The major role of Kidney is to remove waste products & purify blood. It also helps to remove excess water, minerals & chemicals & regulate water & minerals like Sodium, Potassium, Calcium, Phosphorus & Bicarbonates in the body.

With kidney disease, the kidneys don't work as well as they should — they could even stop working. People with kidney disease often do not have any symptoms. Most people don't know there is a problem until right before their kidneys fail. If your kidneys fail, you will need to have regular dialysis or a kidney transplant.

In patients with CKD (chronoc kidney disease), regulation of fluids & electrolyte may be deranged. Because of this reason even normal intake of water, common salt , potassium can cause serious disturbance in fluid & electrolytes balance.

A diet modified for your individual needs may help slow the progression of kidney disease.
The goals of Dietary Therapy in CKD patients are:
1) To slow down the Progression of CKD & to Postpone the need of Dialysis.
2) To reduce toxic effects of excess Urea in the Blood.
3) To maintain optimal nutritional status & prevent the loss of lean body mass.
4) To reduce the risk of fluid & electrolyte disturbances.
5) To reduce the risk of cardio-vascular disease.

PROTEIN & THE CKD: Dietary proteins are the building blocks of muscles & tissues. High quality protein sources include non-veggies, eggs, soy products. When kidneys are damaged, protein waste products can built up in the blood.So low -protein consumption can lessen stress on the Kidneys. To ensure protein intake must consult DIETITIAN for balanced diet plan.

PHOSPHORUS & CKD: Dietary Phosphorus is a mineral present in all high protein foods like dairy products, pulses & non-veggies foods. Our body uses it to build strong bones & teeth. But In CKD, Kidneys begin to lose their ability to remove excess phosphorus from the blood. Because elevated blood phosphorus levels can contribute to bone & heart disease. So reduce the amount of protein in your diet to reduce the amount of phosphorus.

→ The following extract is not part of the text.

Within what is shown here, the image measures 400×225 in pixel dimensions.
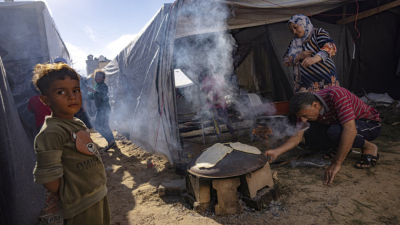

SODIUM & CKD: Sodium consumption is limited in the CKD to help keep blood pressure under control. High blood pressure is the second leading cause of CKD. Sodium cause thirst & water retention.

A Healthy Kidney diet that supports your kidney & your overall health can fit into your life with help from your DIETITIAN & dedication on your part. It starts with the foundation of a basic healthy diet & then modifying protein, phosphorus, potassium & sodium for your individual needs.

Your DOCTOR & DIETITIAN will be important resources to help you know exactly what your body needs.